Julianne Moore fala sobre “Carrie” .

Julianne Moore é  conhecida por seus papéis intensos (como o seu papel indicado ao Oscar em Boogie Nights), agora está de volta ao grande ecrã com Carrie. O segundo remake de terror adolescente clássico de Stephen King, o mais recente filme mantém-se fiel aos personagens, cenas e diálogos do original de 1976 , mas tem um ambiente moderno com a mídia social tecida nele. Moore fala sobre filmes de terror e sua personagem:

Quão importante foi o romance de Stephen King quando você estava trabalhando em seu personagem?

Foi muito importante para nós nos manter atentos ao material de origem. Eu tinha lido o prefácio do livro  onde ele fala sobre as duas jovens mulheres que inspiraram a história.Carrie é um livro fascinante e muito triste, que relata sobre os efeitos do isolamento social. Uma das garotas que inspiraram a história foi marginalizada pela pobreza. A outra garota foi marginalizado por crenças religiosas extremas de seus pais. Assim, ambos foram desviados para o exterior desta cidade onde o rei cresceu. E ele disse que nenhuma delas viveu por muito tempo.

Você  reassistiu o velho filme de Brian De Palma para inspirar a mãe de Carrie?

Eu não. Eu era um grande fã desse filme e assisti quando ele saiu. Foi um dos meus  filmes favoritos de todos os tempos. Mas, não, para mim realmente funcionou a partir do livro, embora existam algumas imagens do filme que são, obviamente, indeléveis.

Para seu personagem, é quase exclusivamente sobre seu relacionamento com sua filha …

Sim. Carrie é a única pessoa que o meu personagem tem qualquer tipo de relacionamento , e é um completamente fundamental.  Chloe (Grace Mortez) e eu  tivemos um ótimo tempo juntos. Eu achei muito interessante para explorar a natureza da proximidade dessa relação mãe-filha e do perigo para ambas, como elas se afastam uma da outra.

O que você pode dizer sobre o papel que o bullying nos meios de comunicação social desempenha no filme, já que é um dos novos elementos nessa adaptação?

Eu acho que é interessante o tanto que a mídia social parece ser anônima e, francamente, eu acho que isso é muito perigoso. Quando eu estava no colegial, eles tinham “Slam Books”‘que deu a volta.
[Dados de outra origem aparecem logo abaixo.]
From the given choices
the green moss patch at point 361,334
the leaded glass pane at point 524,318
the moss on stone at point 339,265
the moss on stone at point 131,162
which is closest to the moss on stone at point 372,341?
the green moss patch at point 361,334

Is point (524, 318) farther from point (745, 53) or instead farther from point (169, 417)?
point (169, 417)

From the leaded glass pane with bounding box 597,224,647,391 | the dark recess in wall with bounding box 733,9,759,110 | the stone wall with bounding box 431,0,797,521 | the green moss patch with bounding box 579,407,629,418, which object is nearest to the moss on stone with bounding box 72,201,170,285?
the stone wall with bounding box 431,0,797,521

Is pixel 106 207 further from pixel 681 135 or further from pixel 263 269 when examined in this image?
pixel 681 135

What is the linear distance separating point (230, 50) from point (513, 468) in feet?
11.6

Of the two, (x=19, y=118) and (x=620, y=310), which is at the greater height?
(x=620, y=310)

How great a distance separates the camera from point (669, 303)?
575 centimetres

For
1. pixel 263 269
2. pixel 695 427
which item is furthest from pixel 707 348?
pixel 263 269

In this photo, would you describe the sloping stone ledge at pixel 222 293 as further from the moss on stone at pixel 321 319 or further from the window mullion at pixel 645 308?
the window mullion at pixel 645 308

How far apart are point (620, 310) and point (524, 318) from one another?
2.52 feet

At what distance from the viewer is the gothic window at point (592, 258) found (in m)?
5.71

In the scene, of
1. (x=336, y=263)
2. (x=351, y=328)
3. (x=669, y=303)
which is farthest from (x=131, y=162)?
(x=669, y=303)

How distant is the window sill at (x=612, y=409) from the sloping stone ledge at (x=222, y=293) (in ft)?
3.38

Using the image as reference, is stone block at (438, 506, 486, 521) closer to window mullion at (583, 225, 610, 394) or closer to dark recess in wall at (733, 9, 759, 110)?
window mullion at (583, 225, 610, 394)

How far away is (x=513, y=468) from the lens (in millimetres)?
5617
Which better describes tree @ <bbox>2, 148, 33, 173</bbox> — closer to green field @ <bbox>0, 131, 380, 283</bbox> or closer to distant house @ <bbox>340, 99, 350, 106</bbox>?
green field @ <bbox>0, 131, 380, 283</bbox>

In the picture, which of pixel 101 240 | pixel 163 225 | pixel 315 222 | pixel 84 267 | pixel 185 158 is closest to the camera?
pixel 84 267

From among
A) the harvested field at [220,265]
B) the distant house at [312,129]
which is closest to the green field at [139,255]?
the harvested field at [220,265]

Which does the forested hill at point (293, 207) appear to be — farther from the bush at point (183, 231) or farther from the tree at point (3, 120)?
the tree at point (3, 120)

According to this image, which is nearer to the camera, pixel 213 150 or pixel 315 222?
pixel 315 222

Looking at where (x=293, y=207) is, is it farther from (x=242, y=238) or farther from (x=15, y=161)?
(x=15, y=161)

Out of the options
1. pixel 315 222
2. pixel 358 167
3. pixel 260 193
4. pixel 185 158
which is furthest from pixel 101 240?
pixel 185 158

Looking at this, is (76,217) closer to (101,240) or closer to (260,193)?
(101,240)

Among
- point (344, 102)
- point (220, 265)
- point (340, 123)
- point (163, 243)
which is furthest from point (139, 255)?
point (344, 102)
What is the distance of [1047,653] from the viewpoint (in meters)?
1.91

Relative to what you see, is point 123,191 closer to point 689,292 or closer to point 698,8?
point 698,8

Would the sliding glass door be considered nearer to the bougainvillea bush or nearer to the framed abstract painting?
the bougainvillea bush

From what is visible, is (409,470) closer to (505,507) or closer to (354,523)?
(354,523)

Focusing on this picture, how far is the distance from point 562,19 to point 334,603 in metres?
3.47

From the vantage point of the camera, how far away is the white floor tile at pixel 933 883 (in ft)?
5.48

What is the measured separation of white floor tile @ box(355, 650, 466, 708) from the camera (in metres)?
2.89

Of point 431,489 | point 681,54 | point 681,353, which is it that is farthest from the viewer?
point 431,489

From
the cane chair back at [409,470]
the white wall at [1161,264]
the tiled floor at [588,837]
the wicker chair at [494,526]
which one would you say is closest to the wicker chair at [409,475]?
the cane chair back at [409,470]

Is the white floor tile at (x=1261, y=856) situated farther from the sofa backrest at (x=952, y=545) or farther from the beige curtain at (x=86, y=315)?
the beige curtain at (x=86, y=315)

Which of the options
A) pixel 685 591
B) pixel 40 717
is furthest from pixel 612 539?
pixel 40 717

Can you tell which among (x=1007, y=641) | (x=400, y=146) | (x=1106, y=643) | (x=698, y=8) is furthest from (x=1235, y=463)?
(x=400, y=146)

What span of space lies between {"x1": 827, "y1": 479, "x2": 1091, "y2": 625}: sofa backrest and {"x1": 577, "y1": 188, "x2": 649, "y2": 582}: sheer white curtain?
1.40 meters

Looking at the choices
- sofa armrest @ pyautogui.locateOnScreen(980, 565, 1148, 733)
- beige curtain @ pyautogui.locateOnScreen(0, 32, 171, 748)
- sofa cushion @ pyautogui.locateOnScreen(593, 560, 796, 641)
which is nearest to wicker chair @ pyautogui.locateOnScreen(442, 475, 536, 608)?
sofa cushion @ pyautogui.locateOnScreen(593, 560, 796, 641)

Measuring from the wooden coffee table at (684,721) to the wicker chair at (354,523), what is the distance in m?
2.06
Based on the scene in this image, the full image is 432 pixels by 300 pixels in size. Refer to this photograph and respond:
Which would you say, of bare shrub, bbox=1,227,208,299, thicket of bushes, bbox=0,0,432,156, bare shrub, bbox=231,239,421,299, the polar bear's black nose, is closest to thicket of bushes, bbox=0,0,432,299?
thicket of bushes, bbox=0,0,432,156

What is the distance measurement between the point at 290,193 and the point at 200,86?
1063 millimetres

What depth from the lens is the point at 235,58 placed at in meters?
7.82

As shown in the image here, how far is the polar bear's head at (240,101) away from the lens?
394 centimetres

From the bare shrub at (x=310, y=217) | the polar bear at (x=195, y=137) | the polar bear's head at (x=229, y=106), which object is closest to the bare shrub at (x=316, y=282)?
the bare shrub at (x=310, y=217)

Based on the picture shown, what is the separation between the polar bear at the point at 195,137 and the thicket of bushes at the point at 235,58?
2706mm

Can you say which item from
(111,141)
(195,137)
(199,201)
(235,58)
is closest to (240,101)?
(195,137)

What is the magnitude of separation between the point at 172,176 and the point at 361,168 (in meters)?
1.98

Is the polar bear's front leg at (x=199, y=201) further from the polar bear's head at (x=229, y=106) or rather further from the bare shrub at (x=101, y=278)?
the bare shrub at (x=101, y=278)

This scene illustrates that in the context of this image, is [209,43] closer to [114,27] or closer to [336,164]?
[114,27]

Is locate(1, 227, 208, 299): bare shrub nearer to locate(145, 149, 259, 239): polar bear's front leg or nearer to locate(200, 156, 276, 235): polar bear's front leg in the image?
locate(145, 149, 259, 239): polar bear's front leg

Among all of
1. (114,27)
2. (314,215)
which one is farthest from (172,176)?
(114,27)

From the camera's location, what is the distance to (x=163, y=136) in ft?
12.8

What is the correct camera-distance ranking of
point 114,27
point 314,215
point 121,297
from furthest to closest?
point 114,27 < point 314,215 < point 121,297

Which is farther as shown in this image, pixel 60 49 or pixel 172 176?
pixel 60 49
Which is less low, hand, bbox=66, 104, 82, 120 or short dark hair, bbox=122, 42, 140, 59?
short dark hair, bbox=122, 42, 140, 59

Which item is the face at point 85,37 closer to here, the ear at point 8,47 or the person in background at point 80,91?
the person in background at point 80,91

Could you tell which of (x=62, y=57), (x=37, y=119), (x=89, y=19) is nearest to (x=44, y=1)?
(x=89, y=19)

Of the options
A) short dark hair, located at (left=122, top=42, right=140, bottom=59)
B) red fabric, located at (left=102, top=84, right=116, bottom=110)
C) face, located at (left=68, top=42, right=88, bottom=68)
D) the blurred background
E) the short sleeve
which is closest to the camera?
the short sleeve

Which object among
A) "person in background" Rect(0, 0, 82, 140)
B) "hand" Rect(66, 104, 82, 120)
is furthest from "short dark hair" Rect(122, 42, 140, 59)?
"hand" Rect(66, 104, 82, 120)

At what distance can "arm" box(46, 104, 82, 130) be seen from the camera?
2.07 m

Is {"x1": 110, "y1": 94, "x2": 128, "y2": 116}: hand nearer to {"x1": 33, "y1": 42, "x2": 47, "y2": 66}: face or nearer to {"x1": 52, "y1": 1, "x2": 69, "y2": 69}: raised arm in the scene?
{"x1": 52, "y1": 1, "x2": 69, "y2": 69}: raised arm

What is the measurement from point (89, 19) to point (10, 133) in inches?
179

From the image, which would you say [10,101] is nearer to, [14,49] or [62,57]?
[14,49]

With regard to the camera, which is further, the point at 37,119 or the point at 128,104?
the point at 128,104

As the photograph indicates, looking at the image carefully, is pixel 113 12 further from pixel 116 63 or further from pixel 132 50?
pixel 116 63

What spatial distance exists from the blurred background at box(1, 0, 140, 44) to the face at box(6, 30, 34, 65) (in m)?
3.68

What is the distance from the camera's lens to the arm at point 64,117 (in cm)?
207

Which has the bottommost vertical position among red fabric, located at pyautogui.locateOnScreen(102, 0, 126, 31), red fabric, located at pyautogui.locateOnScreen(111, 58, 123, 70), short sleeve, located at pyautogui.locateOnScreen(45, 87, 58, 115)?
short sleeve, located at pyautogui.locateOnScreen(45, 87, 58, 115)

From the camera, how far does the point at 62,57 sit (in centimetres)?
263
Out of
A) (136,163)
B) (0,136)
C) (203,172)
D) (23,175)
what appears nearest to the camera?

Inevitavelmente, eles seriam confiscados e os professores iriam tentar descobrir quem tinha começado. E agora temos aqueles que ocorrem legalmente nas mídias sociais. Acho muito confuso.

É o filme um conto de advertência?

É. Ele faz todo mundo pensar. Filmes sempre refletem cultura. Eles não determinam cultura.

Claramente, o desenrolar dos acontecimentos em Carrie são muito extremo, mas como eram seus próprios adolescência?

Comparado a isso, bastante benigno! Há sempre algum drama. Meu filho tem 16 anos e minha filha tem 11. A única coisa que você quer para seus filhos é que eles possam voltar para casa e dizer-lhe o que lhes  preocupa, porque essa sensação de isolamento é mais prejudicial.

Você é uma mãe rigorosa em casa?

Bem, às vezes temos momentos assim…” E ainda é difícil de fazer.

O que você tem medo, pessoalmente?

Eu não gosto de esquiar e eu não gosto de mergulhar, esse tipo de coisa. É importante tentar alguma coisa. Se vai ou não persistir nisso?Eu não acho que isso é importante. A vida é curta, por isso, faça o que gosta!

Fonte: http://www.newindianexpress.com

Lana Francielle

Lana Francielle

Lana Francielle, fã de Stephen King desde a adolescência, começou a colecionar livros do Mestre desde 2002. Atualmente reside em Anápolis/GO e administra a comunidade Mundo Stephen King.